I keep my voice flat. “Figured. Want to tell me why?”

“I did my job properly.”

“You missed twice.”

“No. I declined twice.”

“You knew I’d track you here. You’re watching closely enough to know to ring when the phone is in my hand. Give me one good reason why I shouldn’t hang up and track you down like a fox hunting a rabbit.”

“Because your man was an idiot, and idiots create ripples. He wanted revenge. Nothing more. That dies with him.”

“You expect me to just accept that.”

“I don’t care what you accept. I care that you understand I am not coming back for your wife. If I had wanted her dead, she would be.”

“What guarantee do I have? I’m not a man who takes someone’s word for it.”

“You don’t,” he says. “You have pattern recognition, timing, and whether I’ve lied to you yet.

But I will tell you this. I’ve been in this business a long time, Mr Voronov.

I know when the mark is not worth the merry hell that will come down on my head.
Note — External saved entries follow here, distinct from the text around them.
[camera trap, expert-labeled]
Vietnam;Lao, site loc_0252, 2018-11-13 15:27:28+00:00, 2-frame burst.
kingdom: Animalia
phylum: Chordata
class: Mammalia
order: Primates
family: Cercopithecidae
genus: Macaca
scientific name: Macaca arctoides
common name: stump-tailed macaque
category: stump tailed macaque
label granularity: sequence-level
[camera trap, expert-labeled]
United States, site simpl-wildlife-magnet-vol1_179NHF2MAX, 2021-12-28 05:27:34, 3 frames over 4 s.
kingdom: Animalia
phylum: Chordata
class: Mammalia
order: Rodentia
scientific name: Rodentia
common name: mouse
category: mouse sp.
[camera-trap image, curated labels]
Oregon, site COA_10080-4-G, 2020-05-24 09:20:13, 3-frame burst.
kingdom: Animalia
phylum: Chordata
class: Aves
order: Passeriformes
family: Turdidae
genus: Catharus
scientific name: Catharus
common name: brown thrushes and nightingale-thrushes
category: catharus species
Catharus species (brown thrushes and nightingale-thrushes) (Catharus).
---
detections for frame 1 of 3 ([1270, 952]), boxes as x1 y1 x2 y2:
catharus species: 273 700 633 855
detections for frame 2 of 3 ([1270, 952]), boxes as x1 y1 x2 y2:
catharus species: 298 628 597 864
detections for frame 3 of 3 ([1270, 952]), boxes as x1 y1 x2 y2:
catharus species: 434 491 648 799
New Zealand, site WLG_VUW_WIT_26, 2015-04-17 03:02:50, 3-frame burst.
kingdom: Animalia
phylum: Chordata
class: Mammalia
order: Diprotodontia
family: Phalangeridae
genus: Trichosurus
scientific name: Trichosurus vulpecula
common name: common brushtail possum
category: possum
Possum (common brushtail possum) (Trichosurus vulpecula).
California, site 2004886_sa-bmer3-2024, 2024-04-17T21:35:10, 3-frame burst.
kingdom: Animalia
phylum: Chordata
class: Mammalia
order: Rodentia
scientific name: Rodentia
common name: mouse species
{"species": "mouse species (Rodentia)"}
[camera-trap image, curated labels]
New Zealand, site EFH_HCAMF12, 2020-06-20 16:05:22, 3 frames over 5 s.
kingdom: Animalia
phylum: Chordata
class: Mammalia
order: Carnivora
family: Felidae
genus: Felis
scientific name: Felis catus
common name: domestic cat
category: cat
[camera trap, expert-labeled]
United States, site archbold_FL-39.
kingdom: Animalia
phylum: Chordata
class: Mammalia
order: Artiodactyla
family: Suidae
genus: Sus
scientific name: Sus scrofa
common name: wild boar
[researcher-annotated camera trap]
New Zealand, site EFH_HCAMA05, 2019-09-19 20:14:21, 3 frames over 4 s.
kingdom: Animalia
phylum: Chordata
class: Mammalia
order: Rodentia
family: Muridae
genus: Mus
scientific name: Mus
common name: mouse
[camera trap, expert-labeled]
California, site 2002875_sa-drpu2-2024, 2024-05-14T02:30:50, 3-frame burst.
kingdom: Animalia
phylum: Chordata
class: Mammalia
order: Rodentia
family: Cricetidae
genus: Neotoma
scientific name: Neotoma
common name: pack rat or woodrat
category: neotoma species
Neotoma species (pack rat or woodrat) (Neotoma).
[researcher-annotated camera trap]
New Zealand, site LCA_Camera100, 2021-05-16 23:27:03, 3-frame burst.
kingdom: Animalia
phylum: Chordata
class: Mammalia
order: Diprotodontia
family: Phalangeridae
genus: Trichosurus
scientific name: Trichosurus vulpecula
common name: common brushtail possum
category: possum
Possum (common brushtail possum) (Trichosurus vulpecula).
I like my head. I like my life. I’m not risking it to finish a job for a dead man, that I had no intention of completing in the first place. ”

“So why take the job?”

“Not all men are like me, Mr Voronov. Most are arrogant enough to take the shot and mean it. That gets them dead against people like you.” He hangs up, and I clench my jaw so tightly, I nearly crack a tooth.

“So that’s that?” Grisha asks when the silence becomes slightly uncomfortable.

I don’t answer. I just put the phone back in the bag and walk back to the car.